Comment by jmalicki

3 hours ago

This isn't even training on the test data.

This is modifying the test code itself to always print "pass", or modifying the loss function computation to return a loss of 0, or reading the ground truth data and having your model just return the ground truth data, without even training on it.

2 comments

jmalicki

Lerc 2 hours ago

If you're prepared to do that you don't even need to run any benchmark. You can just print up the sheets with scores you like.

There if a presumption with benchmark scores that the score is only valid if the benchmark were properly applied. An AI that figures out how to reward hack represents a result not within the bounds of measurement, but still interesting, and necessitates a new benchmark.

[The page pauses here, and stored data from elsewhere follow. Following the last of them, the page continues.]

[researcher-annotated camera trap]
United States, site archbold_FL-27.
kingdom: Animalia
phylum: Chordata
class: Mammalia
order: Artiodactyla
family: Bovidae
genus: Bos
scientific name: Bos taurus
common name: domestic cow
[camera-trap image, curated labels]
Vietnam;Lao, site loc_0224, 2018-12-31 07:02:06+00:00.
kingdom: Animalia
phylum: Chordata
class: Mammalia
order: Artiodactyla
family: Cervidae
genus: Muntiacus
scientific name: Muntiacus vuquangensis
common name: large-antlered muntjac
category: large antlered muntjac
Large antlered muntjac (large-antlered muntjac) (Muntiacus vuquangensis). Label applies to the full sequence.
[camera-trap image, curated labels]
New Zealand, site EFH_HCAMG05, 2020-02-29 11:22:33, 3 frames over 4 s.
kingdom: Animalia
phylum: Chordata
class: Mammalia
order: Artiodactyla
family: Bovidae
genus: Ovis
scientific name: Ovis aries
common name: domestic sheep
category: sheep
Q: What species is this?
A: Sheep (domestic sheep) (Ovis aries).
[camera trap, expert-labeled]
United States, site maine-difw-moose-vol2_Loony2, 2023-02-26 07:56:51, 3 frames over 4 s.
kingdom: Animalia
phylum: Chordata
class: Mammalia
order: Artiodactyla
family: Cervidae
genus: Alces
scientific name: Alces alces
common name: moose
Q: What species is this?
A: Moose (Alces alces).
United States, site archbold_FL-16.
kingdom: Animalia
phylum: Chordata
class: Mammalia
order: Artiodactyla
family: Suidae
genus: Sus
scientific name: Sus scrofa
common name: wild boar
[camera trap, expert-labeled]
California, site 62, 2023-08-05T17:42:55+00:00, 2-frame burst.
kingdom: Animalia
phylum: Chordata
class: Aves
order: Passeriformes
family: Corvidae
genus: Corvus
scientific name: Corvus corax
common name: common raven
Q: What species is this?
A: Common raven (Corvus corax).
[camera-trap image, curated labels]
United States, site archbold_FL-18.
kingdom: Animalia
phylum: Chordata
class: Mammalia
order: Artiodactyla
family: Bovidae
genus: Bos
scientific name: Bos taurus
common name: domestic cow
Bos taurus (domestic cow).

Just saying 'Done it!' is not reward hacking. It is just a lie. Most data is analysed under the presumption that it is not a lie. If it turns out to be a lie the analysis can be discarded. Showing something is a lie has value. Showing that lying exists (which appears to be the level this publication is at) is uninformative. All measurements may be wrong, this comes as news to no-one.

jmalicki 1 hour ago

I think the point of the paper is to prod benchmark authors to at least try to make them a little more secure and hard to hack... Especially as AI is getting smart enough to unintentionally hack the evaluation environments itself, when that is not the authors intent.